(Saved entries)
####################

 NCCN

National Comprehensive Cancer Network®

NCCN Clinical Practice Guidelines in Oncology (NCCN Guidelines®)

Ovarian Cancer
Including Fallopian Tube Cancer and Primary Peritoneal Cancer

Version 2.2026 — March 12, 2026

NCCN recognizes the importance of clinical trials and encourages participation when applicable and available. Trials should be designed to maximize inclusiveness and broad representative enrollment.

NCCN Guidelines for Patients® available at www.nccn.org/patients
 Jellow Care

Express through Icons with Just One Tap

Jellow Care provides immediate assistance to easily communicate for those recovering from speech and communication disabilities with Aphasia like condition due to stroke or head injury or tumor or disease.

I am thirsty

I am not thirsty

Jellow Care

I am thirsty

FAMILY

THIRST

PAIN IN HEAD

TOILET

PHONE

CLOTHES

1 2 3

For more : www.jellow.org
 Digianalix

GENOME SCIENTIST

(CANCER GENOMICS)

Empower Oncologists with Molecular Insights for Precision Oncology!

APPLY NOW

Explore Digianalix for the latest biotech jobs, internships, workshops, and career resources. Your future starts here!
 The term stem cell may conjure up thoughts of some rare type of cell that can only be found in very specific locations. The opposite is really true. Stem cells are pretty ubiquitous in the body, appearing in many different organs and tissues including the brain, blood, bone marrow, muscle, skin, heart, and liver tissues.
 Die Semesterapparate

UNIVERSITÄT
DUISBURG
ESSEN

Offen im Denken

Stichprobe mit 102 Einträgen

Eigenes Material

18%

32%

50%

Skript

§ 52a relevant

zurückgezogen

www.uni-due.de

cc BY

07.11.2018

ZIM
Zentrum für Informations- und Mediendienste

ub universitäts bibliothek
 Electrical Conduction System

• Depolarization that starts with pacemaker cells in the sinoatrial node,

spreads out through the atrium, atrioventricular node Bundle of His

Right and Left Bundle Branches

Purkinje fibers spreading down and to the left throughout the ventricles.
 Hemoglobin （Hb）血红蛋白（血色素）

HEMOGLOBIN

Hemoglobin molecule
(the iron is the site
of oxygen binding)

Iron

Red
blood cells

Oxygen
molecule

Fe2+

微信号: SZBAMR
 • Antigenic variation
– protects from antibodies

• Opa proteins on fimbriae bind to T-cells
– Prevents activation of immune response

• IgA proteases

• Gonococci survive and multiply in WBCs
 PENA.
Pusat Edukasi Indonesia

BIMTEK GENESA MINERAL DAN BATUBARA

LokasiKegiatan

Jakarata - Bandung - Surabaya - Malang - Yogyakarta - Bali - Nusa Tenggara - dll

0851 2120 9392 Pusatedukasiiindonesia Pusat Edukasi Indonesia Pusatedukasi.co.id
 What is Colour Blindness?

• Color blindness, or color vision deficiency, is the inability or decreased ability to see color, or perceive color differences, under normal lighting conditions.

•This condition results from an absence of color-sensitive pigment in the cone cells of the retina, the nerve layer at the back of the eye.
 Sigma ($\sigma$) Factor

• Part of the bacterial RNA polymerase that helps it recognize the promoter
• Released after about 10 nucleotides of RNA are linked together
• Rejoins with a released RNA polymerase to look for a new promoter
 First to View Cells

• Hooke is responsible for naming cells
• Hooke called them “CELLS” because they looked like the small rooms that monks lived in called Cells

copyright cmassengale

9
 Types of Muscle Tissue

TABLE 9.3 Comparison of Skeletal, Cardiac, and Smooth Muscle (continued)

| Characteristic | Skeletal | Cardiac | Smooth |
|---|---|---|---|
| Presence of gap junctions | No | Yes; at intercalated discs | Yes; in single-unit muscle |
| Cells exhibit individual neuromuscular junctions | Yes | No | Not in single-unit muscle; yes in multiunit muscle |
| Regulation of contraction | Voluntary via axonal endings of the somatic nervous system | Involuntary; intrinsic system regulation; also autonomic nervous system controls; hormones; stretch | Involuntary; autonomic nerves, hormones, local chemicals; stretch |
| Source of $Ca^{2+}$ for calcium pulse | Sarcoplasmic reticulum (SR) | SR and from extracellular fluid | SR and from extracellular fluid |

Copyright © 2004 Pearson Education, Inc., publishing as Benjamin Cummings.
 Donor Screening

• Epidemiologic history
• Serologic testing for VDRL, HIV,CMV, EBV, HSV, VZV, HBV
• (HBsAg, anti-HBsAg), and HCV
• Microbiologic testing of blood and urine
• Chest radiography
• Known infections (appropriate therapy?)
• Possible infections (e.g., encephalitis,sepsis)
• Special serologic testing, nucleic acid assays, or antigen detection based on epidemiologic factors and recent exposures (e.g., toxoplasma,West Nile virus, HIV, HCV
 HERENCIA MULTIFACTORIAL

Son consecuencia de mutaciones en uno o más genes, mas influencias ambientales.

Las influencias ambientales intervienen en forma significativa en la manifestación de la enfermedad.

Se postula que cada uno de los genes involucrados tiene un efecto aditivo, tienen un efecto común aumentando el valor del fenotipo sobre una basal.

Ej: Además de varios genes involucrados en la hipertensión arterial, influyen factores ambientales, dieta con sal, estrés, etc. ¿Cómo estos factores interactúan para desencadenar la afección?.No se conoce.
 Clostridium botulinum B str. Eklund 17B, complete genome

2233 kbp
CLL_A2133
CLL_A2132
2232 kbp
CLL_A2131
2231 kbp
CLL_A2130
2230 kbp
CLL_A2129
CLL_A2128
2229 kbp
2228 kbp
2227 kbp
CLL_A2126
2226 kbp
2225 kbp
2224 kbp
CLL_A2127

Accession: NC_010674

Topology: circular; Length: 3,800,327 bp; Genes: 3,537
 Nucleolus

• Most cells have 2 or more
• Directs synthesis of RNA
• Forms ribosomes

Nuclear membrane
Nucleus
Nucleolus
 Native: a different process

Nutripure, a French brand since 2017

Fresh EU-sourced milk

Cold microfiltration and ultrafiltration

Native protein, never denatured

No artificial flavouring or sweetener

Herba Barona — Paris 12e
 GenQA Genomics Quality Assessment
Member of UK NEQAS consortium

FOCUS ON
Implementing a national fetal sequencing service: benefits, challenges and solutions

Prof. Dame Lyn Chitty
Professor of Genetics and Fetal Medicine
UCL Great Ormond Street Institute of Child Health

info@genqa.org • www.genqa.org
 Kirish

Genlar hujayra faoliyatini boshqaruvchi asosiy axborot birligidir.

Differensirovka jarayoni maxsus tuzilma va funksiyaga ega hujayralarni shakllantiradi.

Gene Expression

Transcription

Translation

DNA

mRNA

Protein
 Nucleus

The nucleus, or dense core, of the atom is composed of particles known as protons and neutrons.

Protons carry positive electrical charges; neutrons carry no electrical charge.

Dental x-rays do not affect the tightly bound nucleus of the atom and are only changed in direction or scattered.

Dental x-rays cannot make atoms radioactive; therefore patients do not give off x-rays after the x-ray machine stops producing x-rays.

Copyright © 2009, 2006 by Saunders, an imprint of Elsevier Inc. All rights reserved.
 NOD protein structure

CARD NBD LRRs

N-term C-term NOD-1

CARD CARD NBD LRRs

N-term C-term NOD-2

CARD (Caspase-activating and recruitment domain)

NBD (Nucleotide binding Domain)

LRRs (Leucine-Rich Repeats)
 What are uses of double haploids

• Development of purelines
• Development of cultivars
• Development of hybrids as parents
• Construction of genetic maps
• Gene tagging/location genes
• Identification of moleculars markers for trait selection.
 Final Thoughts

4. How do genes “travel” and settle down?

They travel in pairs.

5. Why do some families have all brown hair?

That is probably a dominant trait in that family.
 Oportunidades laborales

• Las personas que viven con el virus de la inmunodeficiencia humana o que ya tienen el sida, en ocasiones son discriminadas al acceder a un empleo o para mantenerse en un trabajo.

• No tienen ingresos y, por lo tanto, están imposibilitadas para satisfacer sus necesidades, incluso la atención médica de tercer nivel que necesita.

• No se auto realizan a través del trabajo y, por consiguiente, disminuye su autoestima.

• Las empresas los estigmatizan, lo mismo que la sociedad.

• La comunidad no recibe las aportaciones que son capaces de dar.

####################

▸ **TO DO**
Nothing but a number should be given for this: how many lines in the entries above contain "polymerase"?

▸ **SOLVED EXERCISE**
2